In miscible recovery operations, a soluble fluid (e.g. solvent) is injected into the reservoir to at least partially dissolve into the oil in place so that the oil can then be removed as a more highly mobile phase from the reservoir. The solvent is typically a light hydrocarbon such as liquefied petroleum gas (LPG), a hydrocarbon gas containing relatively high concentrations of aliphatic hydrocarbons in the C2 to C6 range, or carbon dioxide. Miscible recovery operations are normally carried out by a displacement procedure in which the solvent is injected into the reservoir through an injection well to displace the oil from the reservoir towards a production well from which the oil is produced. This provides effective displacement of the oil in the areas through which the solvent flows. Additionally, miscible recovery operations are sometimes cyclic in nature, where solvent is injected into the reservoir to invade and mix with the resident oil, and the resulting mixture is subsequently produced through the same well in which solvent was injected. Cyclic recovery operations typically consist of a number of injection and production cycles. For such miscible recovery operations, injected solvent often flows unevenly through the reservoir.

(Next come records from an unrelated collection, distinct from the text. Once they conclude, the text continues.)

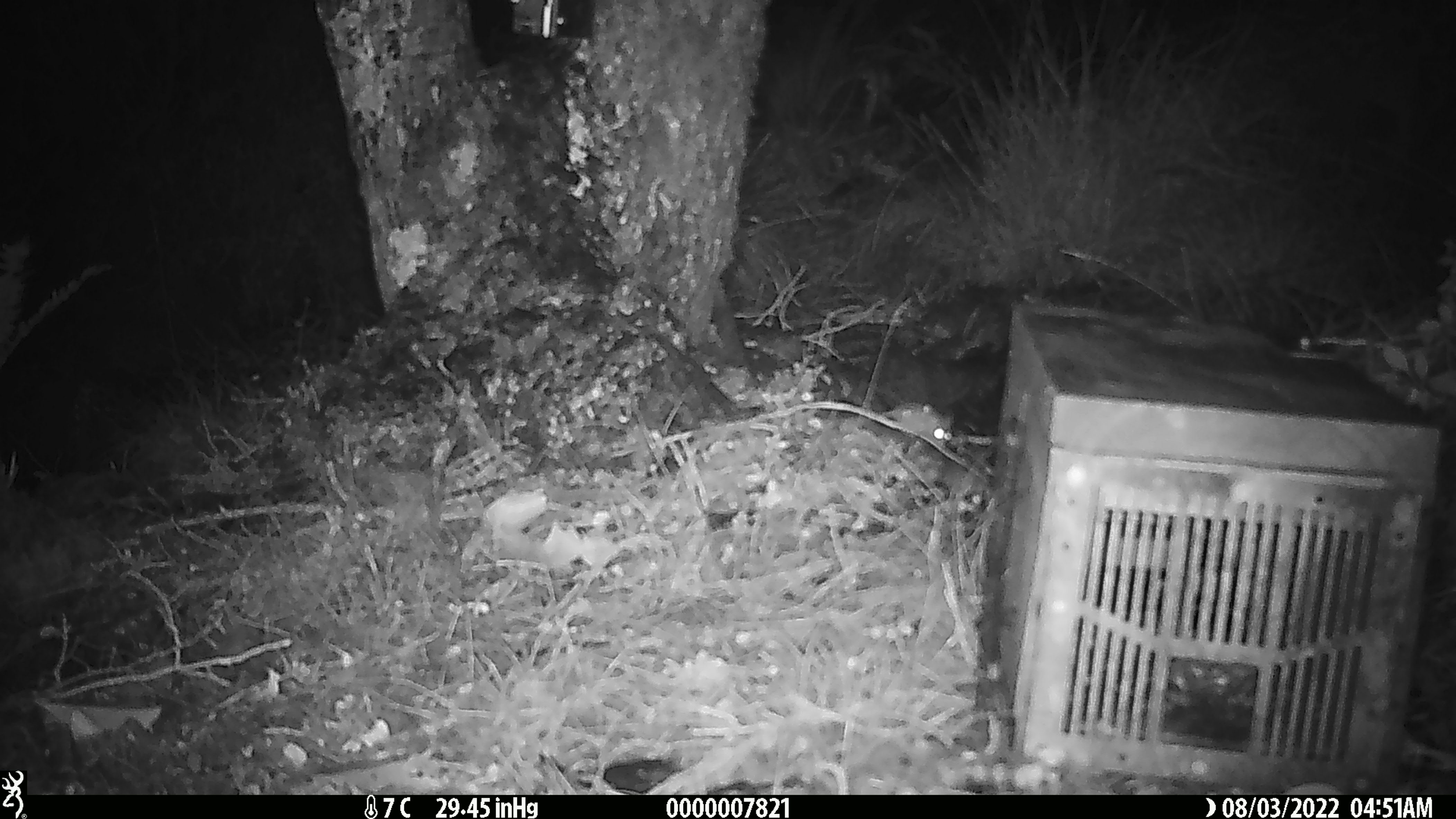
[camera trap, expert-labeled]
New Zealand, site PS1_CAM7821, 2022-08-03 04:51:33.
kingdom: Animalia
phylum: Chordata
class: Mammalia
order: Rodentia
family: Muridae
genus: Mus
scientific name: Mus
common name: mouse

Because the solvent injected into the reservoir is typically substantially less viscous than the resident oil, the flow is often inherently unstable, which causes the solvent to finger and channel through the reservoir, leaving parts of the reservoir unswept. The unevenness of the sweep may be quite severe when the oil is highly viscous, such as the case of heavy oils and bitumens. Added to this fingering is the inherent tendency of a highly mobile solvent to flow preferentially through the more permeable rock sections.
The solvent's miscibility with the reservoir oil also affects its displacement efficiency within the reservoir. Some solvents, such as LPG, mix directly with reservoir oil in all proportions and the resulting mixtures remain single phase. Such solvent is said to be miscible on first contact or “first-contact miscible.” Other solvents used for miscible flooding, such as carbon dioxide or hydrocarbon gas, form two phases when mixed directly with reservoir oil. Therefore, they are not first-contact miscible. However, at sufficiently high pressure, in-situ mass transfer of components between reservoir oil and solvent forms a phase with a transition zone of fluid compositions that ranges from oil to solvent composition, and all compositions within the transition zone of this phase are contiguously miscible. Miscibility achieved by in-situ mass transfer of the components resulting from repeated contact of oil and solvent during the flow is called “multiple-contact” or dynamic miscibility. The pressure required to achieve multiple-contact miscibility is called the “minimum-miscibility pressure.” Solvents just below the minimum miscibility pressure, called “near-miscible” solvents, may recover oil nearly as well as miscible solvents.
Predicting performance of miscible recovery operations requires a realistic model representative of the reservoir. Numerical simulation of reservoir models is widely used by the petroleum industry as a method of using a computer to predict the effects of miscible displacement phenomena. In most cases, there is desire to model the transport processes occurring in the reservoir. What is being transported is typically mass, energy, momentum, or some combination thereof. By using numerical simulation, it is possible to reproduce and observe a physical phenomenon and to determine design parameters without actual laboratory experiments and field tests.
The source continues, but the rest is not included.